### Records to process

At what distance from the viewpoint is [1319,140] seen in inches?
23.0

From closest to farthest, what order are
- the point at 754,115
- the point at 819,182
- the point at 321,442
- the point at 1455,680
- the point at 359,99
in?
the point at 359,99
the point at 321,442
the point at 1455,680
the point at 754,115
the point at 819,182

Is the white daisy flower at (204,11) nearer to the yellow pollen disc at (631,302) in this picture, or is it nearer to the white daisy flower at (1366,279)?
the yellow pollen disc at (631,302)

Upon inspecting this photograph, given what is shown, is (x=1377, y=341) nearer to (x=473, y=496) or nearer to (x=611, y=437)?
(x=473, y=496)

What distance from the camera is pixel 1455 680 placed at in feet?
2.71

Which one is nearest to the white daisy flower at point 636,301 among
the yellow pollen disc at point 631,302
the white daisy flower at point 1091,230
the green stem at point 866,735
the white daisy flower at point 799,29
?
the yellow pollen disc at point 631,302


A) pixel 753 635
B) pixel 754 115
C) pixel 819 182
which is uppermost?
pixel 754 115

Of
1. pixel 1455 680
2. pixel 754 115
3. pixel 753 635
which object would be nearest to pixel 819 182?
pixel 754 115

######
### Records to process

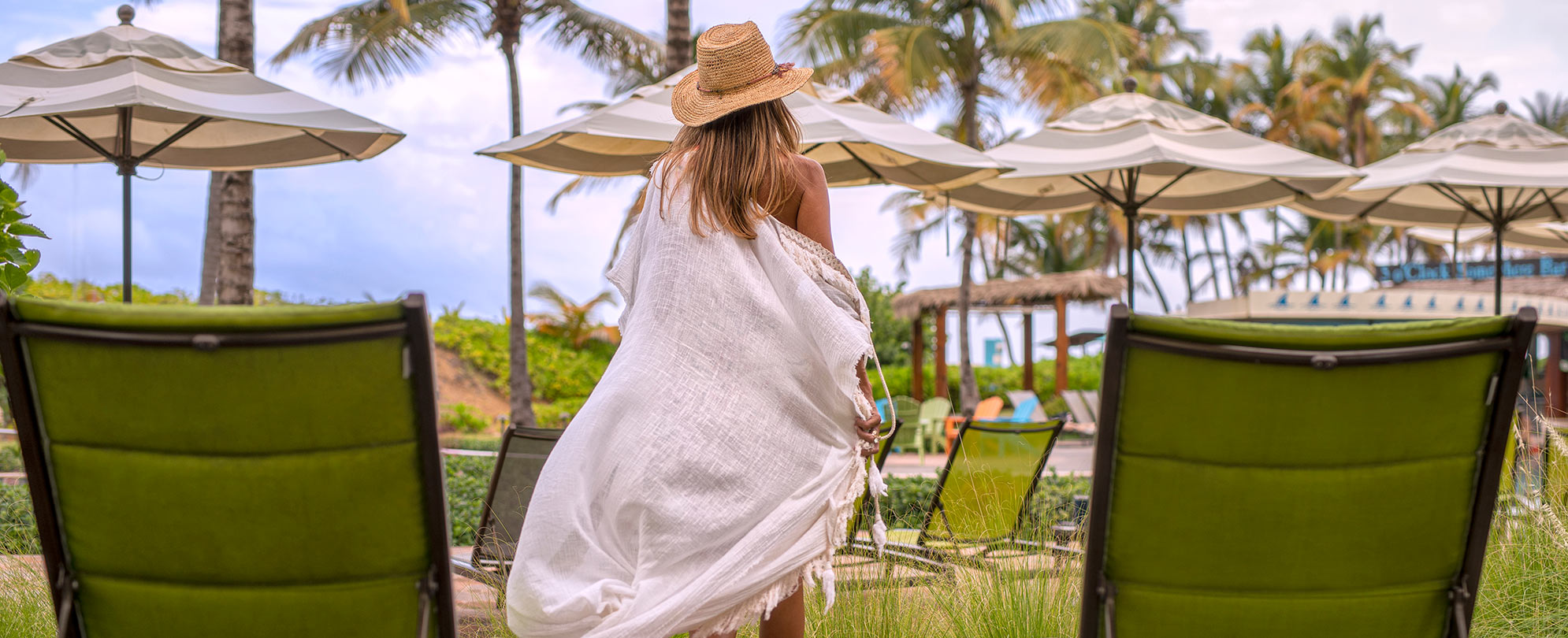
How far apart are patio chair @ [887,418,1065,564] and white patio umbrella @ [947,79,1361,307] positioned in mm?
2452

######

Exercise objective ->
Identify every line of the records that contains the word "flower", and copy each of those lines in full.

Result ->
Is the white daisy flower at (204,11) nearer to the yellow pollen disc at (631,302) in this picture, or is it nearer to the white daisy flower at (1366,279)?
Which one is nearest to the white daisy flower at point 636,301 among
the white daisy flower at point 1091,230
the white daisy flower at point 799,29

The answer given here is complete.